# Record set:
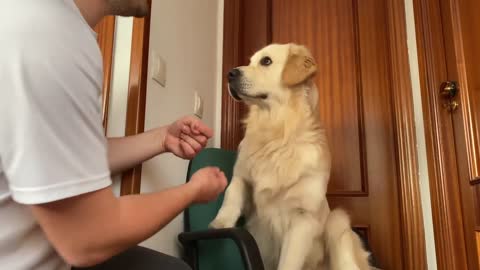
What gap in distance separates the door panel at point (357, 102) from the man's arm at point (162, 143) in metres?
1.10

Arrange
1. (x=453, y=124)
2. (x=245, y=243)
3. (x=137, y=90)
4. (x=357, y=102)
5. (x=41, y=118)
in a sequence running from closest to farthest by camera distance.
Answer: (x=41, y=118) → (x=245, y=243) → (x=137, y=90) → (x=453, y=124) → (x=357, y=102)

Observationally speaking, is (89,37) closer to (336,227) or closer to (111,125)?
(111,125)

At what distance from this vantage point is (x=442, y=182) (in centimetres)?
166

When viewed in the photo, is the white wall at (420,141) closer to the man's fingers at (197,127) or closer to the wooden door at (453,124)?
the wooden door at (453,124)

...

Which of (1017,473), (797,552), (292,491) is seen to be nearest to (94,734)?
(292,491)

# What to produce:
Carry the lines from the line with "What gap in" to the line with "Answer: (x=41, y=118)" into your reply, keeping every one of them. Add 89 to each number in the answers, meaning the distance in metres and every coordinate in the ordered answer, and leave all other numbers unchanged.

# Reply to the exercise:
What gap in distance separates the door panel at point (357, 102) from the man's arm at point (162, 143) in metres?
90.10

Arrange
1. (x=453, y=124)
2. (x=245, y=243)
3. (x=137, y=90)
4. (x=357, y=102)
5. (x=41, y=118)
in a sequence running from closest to farthest by camera distance.
Answer: (x=130, y=207) → (x=334, y=332) → (x=226, y=179) → (x=542, y=213) → (x=446, y=191)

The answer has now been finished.